It's not an internal affair for crap-hole states like MI, PA and WI among others to violate the Constitutional requirements that the legislatures determine how the state's electors are chosen for the Electoral College.
Which means all the normal states had the right to sue when those crap-holes stole the election.
I agree, in that for the hanges to election law to be legitimate, they must come from the respective legislatures of those States, by the constraints of the Constitution. In the instances of MI, GA, PA, and others, those changes did not emanate from the legislature but were designed and implemented by (partisan) bureaucrats and judges.
On the face of it, this tramples the separation of powers, in that executive and judicial branches of those respective States, sometimes pretty far down the pecking order within their respective venues usurped the power of those respective legislatures and, in doing so arguable changed the nature of an election which affects us all.
In that regard, certainly Texas (and the other States which joined in) has a legitimate Constitutional complaint, and by virtue of being affected by the outcome of that election (VIZ: the 'surge' at the border, for one thing), those states certainly can show injury, and thus have standing.
You don't have to be a IV League Constitutional scholar to figure this out, and the effects of announced intended policy were entirely predictable.

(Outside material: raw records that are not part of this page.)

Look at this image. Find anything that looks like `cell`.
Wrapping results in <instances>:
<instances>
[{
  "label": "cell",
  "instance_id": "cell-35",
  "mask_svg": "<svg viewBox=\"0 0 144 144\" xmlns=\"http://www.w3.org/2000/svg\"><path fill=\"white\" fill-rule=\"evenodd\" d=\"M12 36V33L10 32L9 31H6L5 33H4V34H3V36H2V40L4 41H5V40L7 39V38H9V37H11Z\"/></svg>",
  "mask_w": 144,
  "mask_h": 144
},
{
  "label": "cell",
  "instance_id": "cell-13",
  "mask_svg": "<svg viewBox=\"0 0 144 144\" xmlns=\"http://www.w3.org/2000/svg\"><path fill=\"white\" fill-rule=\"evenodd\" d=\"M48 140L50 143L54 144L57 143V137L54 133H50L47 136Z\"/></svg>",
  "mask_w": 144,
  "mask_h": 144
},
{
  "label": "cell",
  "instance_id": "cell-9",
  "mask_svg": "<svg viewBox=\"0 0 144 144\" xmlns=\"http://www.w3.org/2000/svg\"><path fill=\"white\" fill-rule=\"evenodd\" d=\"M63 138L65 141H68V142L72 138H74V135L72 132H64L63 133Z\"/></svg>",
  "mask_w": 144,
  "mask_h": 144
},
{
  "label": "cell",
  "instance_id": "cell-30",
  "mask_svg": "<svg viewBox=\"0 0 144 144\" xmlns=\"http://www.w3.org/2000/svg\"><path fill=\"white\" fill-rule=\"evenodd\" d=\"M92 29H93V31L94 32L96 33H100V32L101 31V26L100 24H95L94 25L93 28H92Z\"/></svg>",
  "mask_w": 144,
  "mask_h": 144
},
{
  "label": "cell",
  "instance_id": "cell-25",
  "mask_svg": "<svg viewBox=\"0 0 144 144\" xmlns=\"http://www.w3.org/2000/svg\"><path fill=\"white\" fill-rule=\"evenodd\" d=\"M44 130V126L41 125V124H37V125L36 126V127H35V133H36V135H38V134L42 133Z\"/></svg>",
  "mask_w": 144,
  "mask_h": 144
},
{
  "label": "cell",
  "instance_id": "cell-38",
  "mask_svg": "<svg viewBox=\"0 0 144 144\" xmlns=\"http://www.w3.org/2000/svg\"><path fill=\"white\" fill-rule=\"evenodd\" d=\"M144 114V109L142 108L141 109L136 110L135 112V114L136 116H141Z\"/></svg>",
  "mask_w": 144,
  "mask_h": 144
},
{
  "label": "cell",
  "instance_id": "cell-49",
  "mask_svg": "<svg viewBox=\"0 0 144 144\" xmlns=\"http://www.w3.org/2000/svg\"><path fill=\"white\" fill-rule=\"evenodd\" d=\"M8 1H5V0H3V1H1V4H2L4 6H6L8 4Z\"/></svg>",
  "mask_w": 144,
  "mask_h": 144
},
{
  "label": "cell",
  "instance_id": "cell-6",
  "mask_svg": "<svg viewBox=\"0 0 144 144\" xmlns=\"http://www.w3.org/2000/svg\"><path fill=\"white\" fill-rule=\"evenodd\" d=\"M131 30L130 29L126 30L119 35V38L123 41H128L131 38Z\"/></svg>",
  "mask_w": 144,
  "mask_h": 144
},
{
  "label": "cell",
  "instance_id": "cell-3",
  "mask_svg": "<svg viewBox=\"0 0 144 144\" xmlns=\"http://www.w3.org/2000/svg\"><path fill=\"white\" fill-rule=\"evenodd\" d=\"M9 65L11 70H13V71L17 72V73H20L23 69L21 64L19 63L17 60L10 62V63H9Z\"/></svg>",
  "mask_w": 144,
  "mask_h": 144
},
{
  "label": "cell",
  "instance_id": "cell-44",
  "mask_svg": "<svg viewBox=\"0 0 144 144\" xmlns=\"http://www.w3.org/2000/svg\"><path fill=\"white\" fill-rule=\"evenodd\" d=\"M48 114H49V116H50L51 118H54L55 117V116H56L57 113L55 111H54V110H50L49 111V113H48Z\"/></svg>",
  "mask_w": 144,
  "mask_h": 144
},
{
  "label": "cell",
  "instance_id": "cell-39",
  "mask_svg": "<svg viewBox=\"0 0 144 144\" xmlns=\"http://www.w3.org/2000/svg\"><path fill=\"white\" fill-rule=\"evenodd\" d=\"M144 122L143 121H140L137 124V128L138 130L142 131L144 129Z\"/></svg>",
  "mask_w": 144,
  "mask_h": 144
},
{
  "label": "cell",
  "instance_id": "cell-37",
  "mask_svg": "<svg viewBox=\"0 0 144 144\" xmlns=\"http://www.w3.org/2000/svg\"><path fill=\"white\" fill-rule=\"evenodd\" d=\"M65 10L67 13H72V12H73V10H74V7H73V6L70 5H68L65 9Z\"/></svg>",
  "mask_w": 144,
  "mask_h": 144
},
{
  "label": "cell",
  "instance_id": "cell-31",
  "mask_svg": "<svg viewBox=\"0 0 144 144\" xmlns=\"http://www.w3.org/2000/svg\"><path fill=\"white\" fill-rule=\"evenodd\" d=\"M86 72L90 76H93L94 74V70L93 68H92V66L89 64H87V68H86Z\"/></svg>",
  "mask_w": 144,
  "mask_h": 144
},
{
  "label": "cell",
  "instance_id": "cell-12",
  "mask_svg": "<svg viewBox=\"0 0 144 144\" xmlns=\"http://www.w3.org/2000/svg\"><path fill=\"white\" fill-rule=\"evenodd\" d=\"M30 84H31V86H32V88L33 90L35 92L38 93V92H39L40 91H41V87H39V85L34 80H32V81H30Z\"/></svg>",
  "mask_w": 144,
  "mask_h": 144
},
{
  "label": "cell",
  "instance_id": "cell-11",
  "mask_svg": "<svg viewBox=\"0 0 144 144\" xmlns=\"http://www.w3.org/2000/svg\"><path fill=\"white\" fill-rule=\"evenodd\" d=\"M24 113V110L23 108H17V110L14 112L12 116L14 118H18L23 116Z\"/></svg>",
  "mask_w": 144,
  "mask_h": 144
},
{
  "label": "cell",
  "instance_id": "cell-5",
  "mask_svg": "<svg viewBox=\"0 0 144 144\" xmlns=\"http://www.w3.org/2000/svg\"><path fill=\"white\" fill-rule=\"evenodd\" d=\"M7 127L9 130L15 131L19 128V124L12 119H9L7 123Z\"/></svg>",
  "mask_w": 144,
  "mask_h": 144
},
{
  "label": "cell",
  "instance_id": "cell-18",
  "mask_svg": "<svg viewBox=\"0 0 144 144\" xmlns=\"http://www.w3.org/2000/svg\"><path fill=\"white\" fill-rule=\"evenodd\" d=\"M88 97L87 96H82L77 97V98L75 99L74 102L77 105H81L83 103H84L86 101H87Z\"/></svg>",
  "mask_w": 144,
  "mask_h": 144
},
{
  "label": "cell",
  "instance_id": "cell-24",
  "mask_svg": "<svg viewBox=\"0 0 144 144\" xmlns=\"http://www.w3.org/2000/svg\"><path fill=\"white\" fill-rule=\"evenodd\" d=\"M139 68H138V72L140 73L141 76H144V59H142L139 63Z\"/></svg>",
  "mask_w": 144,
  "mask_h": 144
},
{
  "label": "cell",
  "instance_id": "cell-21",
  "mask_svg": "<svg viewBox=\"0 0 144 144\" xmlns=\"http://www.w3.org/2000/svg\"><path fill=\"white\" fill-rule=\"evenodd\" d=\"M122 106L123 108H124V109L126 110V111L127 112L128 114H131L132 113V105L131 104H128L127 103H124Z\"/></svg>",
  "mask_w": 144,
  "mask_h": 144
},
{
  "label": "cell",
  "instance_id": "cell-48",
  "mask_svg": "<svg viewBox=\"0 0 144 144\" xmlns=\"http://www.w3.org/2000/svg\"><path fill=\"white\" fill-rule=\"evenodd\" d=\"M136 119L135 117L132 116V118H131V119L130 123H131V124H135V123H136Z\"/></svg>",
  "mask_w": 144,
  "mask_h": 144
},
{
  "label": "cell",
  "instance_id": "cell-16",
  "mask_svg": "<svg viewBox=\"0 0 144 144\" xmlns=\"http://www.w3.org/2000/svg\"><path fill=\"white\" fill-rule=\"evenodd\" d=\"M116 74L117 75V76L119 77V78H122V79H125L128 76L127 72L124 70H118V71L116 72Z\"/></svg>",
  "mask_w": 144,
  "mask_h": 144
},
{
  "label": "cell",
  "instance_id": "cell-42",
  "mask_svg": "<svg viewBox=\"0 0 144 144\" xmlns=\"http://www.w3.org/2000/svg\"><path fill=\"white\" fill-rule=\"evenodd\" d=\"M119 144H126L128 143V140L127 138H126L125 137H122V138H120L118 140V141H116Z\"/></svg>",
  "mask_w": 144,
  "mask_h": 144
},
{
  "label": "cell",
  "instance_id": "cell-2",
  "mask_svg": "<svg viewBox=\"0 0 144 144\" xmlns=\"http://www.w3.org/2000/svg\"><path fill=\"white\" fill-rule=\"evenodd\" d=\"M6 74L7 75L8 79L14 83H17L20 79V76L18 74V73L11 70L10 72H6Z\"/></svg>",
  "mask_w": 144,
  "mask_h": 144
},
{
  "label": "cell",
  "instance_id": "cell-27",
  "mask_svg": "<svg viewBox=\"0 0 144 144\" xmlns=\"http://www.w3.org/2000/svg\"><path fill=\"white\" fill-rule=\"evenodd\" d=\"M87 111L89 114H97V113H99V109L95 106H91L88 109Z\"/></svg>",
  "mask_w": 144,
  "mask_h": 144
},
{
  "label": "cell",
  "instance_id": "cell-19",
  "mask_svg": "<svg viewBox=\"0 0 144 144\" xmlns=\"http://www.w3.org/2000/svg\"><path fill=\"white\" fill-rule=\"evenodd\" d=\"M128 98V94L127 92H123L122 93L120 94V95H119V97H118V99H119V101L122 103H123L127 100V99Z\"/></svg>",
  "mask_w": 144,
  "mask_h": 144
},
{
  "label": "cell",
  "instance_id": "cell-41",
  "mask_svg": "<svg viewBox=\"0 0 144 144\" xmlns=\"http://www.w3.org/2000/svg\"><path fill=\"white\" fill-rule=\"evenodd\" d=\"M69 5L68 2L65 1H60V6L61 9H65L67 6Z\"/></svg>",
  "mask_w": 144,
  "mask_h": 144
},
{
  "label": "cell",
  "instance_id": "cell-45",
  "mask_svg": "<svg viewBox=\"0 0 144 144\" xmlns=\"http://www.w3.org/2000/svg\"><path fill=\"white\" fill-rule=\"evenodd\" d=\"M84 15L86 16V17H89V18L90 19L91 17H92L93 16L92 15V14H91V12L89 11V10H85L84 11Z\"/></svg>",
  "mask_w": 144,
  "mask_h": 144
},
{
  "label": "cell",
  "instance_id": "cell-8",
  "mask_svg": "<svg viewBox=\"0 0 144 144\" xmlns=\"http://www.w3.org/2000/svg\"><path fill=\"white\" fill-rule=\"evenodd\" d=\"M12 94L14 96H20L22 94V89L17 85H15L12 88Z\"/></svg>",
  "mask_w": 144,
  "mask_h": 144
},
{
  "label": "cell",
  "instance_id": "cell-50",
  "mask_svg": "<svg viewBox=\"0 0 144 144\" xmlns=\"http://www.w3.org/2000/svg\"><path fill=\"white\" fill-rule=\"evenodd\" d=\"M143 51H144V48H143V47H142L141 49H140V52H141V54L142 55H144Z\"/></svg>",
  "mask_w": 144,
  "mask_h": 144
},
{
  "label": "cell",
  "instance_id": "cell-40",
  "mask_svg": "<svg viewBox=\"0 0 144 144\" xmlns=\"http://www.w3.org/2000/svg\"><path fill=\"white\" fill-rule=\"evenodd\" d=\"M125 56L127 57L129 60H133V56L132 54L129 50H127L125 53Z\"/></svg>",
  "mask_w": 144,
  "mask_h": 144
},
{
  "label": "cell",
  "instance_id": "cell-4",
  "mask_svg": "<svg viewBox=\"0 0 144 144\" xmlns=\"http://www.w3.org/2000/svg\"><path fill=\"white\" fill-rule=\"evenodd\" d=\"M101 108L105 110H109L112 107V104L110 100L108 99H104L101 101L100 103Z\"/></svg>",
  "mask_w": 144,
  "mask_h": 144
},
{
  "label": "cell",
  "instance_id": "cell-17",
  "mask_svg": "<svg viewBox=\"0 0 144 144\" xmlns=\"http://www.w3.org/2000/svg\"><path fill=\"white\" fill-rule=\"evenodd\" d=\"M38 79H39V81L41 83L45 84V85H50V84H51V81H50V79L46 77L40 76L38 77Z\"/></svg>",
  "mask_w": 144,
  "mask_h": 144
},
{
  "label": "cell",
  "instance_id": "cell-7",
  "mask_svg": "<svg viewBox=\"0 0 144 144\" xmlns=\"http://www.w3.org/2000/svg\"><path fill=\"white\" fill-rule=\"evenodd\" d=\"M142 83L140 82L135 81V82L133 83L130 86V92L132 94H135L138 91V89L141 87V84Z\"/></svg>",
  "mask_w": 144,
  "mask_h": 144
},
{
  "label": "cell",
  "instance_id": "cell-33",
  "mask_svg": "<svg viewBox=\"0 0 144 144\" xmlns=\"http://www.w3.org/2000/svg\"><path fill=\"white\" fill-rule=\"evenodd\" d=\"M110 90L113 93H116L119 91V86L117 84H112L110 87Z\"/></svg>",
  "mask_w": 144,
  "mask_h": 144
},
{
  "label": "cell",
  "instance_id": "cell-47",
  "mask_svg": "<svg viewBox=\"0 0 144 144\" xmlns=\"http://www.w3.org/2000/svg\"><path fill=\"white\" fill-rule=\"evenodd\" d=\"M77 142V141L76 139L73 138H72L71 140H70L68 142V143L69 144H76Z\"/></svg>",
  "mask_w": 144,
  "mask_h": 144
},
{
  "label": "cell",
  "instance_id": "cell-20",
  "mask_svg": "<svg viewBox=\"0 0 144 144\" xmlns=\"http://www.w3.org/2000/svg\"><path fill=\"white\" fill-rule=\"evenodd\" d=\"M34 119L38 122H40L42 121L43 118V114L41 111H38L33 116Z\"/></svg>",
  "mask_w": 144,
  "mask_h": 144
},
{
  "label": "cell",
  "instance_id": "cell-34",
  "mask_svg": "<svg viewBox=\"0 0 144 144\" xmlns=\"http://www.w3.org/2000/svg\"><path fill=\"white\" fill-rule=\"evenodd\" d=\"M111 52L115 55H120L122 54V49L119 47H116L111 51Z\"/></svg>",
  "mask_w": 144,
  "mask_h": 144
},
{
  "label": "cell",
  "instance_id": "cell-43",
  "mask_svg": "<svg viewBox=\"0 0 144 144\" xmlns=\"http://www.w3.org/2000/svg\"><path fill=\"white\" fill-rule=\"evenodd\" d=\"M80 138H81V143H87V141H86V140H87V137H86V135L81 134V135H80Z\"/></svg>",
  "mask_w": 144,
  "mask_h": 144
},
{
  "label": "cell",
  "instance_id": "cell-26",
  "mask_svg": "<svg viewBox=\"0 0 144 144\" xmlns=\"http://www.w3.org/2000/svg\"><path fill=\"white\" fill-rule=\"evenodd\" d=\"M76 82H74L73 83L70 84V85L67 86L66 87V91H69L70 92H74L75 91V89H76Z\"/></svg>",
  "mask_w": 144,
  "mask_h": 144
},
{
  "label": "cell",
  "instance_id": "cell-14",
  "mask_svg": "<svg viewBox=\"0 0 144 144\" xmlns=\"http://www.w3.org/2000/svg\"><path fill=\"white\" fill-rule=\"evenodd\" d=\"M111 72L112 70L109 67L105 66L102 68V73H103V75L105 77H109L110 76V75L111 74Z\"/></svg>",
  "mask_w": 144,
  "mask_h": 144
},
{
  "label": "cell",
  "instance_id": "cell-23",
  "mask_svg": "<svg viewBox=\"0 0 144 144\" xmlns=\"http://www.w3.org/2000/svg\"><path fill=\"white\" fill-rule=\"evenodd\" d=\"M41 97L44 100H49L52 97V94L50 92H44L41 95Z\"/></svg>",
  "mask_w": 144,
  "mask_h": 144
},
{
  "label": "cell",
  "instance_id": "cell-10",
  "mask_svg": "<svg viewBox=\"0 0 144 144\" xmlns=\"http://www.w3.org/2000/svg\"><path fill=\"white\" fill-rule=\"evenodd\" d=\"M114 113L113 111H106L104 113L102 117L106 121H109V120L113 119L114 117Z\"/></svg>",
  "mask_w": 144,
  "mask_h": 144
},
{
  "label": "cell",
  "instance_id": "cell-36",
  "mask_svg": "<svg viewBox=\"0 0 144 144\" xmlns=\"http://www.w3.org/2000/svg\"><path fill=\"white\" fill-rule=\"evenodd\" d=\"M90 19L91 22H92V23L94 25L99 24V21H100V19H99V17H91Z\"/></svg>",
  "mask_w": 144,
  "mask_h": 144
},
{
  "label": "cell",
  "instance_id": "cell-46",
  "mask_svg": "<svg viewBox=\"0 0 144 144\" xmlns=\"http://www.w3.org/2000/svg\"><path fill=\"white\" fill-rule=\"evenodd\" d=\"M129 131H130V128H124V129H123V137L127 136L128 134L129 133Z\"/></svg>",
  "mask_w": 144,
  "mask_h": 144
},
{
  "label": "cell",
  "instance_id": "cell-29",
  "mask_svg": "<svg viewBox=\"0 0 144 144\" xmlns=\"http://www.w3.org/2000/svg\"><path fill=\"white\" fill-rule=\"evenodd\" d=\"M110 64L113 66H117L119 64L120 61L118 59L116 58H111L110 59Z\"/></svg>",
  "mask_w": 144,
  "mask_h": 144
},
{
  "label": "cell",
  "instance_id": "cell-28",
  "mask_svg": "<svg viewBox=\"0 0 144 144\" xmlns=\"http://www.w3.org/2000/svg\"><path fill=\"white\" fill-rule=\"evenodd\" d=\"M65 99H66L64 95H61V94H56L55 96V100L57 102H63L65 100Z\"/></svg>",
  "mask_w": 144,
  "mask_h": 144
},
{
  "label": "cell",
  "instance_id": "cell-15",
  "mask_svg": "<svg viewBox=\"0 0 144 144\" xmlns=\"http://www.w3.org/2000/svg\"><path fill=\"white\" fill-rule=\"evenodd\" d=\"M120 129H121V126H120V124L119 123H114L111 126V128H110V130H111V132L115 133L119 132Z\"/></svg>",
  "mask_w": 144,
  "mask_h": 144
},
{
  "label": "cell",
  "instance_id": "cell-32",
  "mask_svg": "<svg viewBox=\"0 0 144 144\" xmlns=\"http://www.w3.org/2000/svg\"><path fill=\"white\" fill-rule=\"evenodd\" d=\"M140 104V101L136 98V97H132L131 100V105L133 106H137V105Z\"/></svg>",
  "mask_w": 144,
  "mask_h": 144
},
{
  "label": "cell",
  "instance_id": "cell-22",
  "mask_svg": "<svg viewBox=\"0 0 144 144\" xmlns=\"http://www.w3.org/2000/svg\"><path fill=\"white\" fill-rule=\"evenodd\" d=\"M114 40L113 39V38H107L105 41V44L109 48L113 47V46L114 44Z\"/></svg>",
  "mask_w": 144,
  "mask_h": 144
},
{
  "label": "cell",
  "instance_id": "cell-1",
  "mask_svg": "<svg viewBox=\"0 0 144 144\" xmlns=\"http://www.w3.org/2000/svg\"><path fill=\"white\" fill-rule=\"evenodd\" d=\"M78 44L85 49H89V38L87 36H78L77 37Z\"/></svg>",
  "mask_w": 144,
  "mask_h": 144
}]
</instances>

If the question was merely a matter of waiting until injury was sustained, we're already there.
The Supreme Court, by virtue of the same Constitution which delegates the crafting of election laws to the various State Legislatures, is THE court of primary jurisdiction.
Such cases between the States or one State and other States start and end there.
In the abdication of their Constitutional
responsibility DUTY to rule on this matter, the SCOTUS has, itself become in violation of its sworn duty to uphold the Constitution, which begs the question of whether any ruling henceforth can be taken as legitimate.